What needs to be done
Before anything else, copy every record below exactly as it stands.
---------- Dataset excerpts
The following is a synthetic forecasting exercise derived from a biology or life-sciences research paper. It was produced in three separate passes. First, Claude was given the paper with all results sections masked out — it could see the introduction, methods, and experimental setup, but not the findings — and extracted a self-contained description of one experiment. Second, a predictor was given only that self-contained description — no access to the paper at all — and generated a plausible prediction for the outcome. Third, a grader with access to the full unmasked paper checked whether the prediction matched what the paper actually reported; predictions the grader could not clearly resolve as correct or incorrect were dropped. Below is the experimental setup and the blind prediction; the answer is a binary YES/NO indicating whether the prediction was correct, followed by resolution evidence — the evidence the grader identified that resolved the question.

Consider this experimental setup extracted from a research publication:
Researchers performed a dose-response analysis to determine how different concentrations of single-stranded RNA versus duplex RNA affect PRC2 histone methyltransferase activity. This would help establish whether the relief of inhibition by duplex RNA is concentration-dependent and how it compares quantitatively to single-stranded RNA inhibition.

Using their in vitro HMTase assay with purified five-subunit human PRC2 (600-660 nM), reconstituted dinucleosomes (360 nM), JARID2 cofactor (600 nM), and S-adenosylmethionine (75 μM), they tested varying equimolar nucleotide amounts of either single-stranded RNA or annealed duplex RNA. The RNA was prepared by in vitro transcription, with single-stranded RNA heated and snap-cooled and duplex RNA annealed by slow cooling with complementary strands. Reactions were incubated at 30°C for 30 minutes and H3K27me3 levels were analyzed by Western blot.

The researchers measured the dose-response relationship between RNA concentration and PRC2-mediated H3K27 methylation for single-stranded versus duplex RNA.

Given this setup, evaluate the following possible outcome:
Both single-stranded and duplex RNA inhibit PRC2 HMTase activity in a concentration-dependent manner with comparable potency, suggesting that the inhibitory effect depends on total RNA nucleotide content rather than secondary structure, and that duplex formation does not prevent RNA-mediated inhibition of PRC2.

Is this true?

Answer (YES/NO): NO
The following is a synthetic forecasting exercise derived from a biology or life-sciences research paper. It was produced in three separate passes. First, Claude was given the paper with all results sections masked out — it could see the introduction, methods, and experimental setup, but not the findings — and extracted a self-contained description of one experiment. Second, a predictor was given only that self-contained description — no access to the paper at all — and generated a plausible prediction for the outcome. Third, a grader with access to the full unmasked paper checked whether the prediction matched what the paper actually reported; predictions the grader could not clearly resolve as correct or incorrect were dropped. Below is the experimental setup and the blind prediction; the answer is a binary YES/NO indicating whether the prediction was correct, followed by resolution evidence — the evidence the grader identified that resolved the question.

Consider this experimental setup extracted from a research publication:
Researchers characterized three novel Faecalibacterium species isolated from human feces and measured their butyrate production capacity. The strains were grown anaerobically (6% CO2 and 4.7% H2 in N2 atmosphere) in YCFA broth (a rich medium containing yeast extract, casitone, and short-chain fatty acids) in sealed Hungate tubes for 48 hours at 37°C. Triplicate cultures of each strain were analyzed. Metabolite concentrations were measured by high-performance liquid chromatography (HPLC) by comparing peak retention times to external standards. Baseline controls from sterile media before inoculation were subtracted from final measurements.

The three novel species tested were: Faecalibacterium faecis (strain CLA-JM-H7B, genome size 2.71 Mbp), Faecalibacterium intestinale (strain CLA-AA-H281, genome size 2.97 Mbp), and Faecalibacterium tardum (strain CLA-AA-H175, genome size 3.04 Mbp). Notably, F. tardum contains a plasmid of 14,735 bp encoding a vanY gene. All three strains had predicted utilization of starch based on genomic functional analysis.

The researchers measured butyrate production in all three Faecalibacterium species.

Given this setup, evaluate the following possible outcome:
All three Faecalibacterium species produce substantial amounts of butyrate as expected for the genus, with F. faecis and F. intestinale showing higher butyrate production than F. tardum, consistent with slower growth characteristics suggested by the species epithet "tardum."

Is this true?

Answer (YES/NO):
--------------------
Result of this task
The following is a synthetic forecasting exercise derived from a biology or life-sciences research paper. It was produced in three separate passes. First, Claude was given the paper with all results sections masked out — it could see the introduction, methods, and experimental setup, but not the findings — and extracted a self-contained description of one experiment. Second, a predictor was given only that self-contained description — no access to the paper at all — and generated a plausible prediction for the outcome. Third, a grader with access to the full unmasked paper checked whether the prediction matched what the paper actually reported; predictions the grader could not clearly resolve as correct or incorrect were dropped. Below is the experimental setup and the blind prediction; the answer is a binary YES/NO indicating whether the prediction was correct, followed by resolution evidence — the evidence the grader identified that resolved the question.

Consider this experimental setup extracted from a research publication:
Researchers performed a dose-response analysis to determine how different concentrations of single-stranded RNA versus duplex RNA affect PRC2 histone methyltransferase activity. This would help establish whether the relief of inhibition by duplex RNA is concentration-dependent and how it compares quantitatively to single-stranded RNA inhibition.

Using their in vitro HMTase assay with purified five-subunit human PRC2 (600-660 nM), reconstituted dinucleosomes (360 nM), JARID2 cofactor (600 nM), and S-adenosylmethionine (75 μM), they tested varying equimolar nucleotide amounts of either single-stranded RNA or annealed duplex RNA. The RNA was prepared by in vitro transcription, with single-stranded RNA heated and snap-cooled and duplex RNA annealed by slow cooling with complementary strands. Reactions were incubated at 30°C for 30 minutes and H3K27me3 levels were analyzed by Western blot.

The researchers measured the dose-response relationship between RNA concentration and PRC2-mediated H3K27 methylation for single-stranded versus duplex RNA.

Given this setup, evaluate the following possible outcome:
Both single-stranded and duplex RNA inhibit PRC2 HMTase activity in a concentration-dependent manner with comparable potency, suggesting that the inhibitory effect depends on total RNA nucleotide content rather than secondary structure, and that duplex formation does not prevent RNA-mediated inhibition of PRC2.

Is this true?

Answer (YES/NO): NO
The following is a synthetic forecasting exercise derived from a biology or life-sciences research paper. It was produced in three separate passes. First, Claude was given the paper with all results sections masked out — it could see the introduction, methods, and experimental setup, but not the findings — and extracted a self-contained description of one experiment. Second, a predictor was given only that self-contained description — no access to the paper at all — and generated a plausible prediction for the outcome. Third, a grader with access to the full unmasked paper checked whether the prediction matched what the paper actually reported; predictions the grader could not clearly resolve as correct or incorrect were dropped. Below is the experimental setup and the blind prediction; the answer is a binary YES/NO indicating whether the prediction was correct, followed by resolution evidence — the evidence the grader identified that resolved the question.

Consider this experimental setup extracted from a research publication:
Researchers characterized three novel Faecalibacterium species isolated from human feces and measured their butyrate production capacity. The strains were grown anaerobically (6% CO2 and 4.7% H2 in N2 atmosphere) in YCFA broth (a rich medium containing yeast extract, casitone, and short-chain fatty acids) in sealed Hungate tubes for 48 hours at 37°C. Triplicate cultures of each strain were analyzed. Metabolite concentrations were measured by high-performance liquid chromatography (HPLC) by comparing peak retention times to external standards. Baseline controls from sterile media before inoculation were subtracted from final measurements.

The three novel species tested were: Faecalibacterium faecis (strain CLA-JM-H7B, genome size 2.71 Mbp), Faecalibacterium intestinale (strain CLA-AA-H281, genome size 2.97 Mbp), and Faecalibacterium tardum (strain CLA-AA-H175, genome size 3.04 Mbp). Notably, F. tardum contains a plasmid of 14,735 bp encoding a vanY gene. All three strains had predicted utilization of starch based on genomic functional analysis.

The researchers measured butyrate production in all three Faecalibacterium species.

Given this setup, evaluate the following possible outcome:
All three Faecalibacterium species produce substantial amounts of butyrate as expected for the genus, with F. faecis and F. intestinale showing higher butyrate production than F. tardum, consistent with slower growth characteristics suggested by the species epithet "tardum."

Is this true?

Answer (YES/NO):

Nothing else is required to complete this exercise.